Work order: In the review of Requiem below, who is named as the film's only major redeeming factor?

It’s pretty bloody clear throughout the movie that Darren Aronofsky intended to have this film burned into our brains for all of eternity, and I begrudgingly admit that I couldn’t stop thinking about it all day.

(Side note: I also had the blasted score in my head all day. On the orchestral version of the score, the top commenter on YouTube says: “took a shit while listening to this song, felt like i was taking a shit to save the world.” Personally, I associate it more with figure skating.)

But I wasn’t thinking about it because it had a profound emotional effect on me—rather, I keep thinking back, trying to decide if there’s anything noteworthy in it aside from shock value and Jared Leto’s cheekbones. (Spoilers to follow, and all that)

First, a preamble: Part of the reason I’d never watched this movie from start to finish before is because in high school, the local police department punctuated their anti-drug talk with well-chosen clips from Requiem.

“Don’t do drugs kids! You’ll lose an arm!” (There’s a J. Walter Weatherman joke in here somewhere…) Somehow I don’t think Aronofsky intended for Requiem to become propaganda for drug cops.

Anyway, for me, the only major redeeming factor of Requiem was Ellen Burstyn.

While the Harry/Marion/Tyrone plot ran pretty thin, Burstyn as Harry’s mother Sara was the real heart of this film, if it has one. Sara’s attempt to resolve her pain through television is the closest thing Requiem comes to real social critique.

I have a hard time believing that an elderly patient would get electroconvulsive therapy to treat a pill addiction in the year 2000 (or even 1978, when the novel was written), but then again, what do I know? But taken metaphorically, Sara’s terrifying ordeal works as a representation—however heavy-handed—of the disorienting and depersonalized approach to mental health in the medical system.

Meanwhile, I found the plotline of Jared Leto and Jennifer Connelly as beautiful wastrels somewhat unbearable.

Great performances, surely, and they mastered the art of looking attractively strung out, but did I really care about this deadbeat who treats his mom like crap and his slumming girlfriend?

Jesse and Jane from Breaking Bad trounce these two in the upper/middle class tragic heroin love story department, probably because they seem like actual human beings.

Marlon Wayans, meanwhile, totally got shafted—all we really know about his character is that he has sex with a nameless woman and misses with mama. Maybe Tyrone is better fleshed out in the novel?

I will say that the horrific final fifteen minutes of this film were pretty amazing in terms of pure movie-watching experience.

It’s hard to say which made my skin crawl more—Jared Leto’s amputation or Jennifer Connelly’s enforced sex show performance. Probably the latter, only because it totally creeps me out that Aronofsky made Connelly and the other actress in the scene do that. Now I fully understand his reputation for exploiting female actors.

If you’re curious about Aronofsky, I’d recommend The Wrestler and Black Swan. The exploitative voyeur aspect is still there in those films, but at least Marisa Tomei and Natalie Portman had real characters to work with. Watch Requiem if you must, but don’t expect to get much out of it.

Source data:
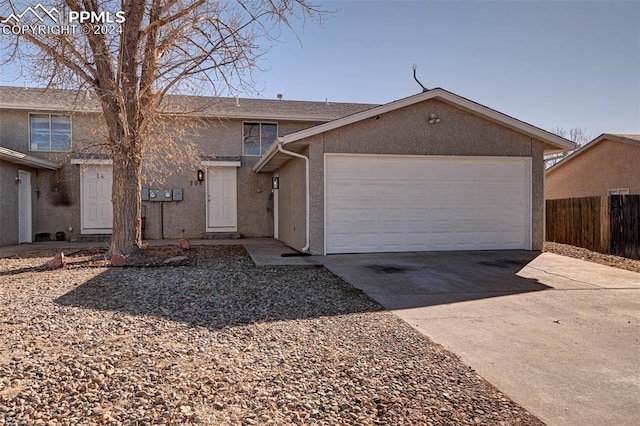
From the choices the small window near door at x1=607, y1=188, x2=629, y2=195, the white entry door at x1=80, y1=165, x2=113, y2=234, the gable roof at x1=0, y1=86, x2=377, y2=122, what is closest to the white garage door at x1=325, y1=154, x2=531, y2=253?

Solution to this task: Ellen Burstyn.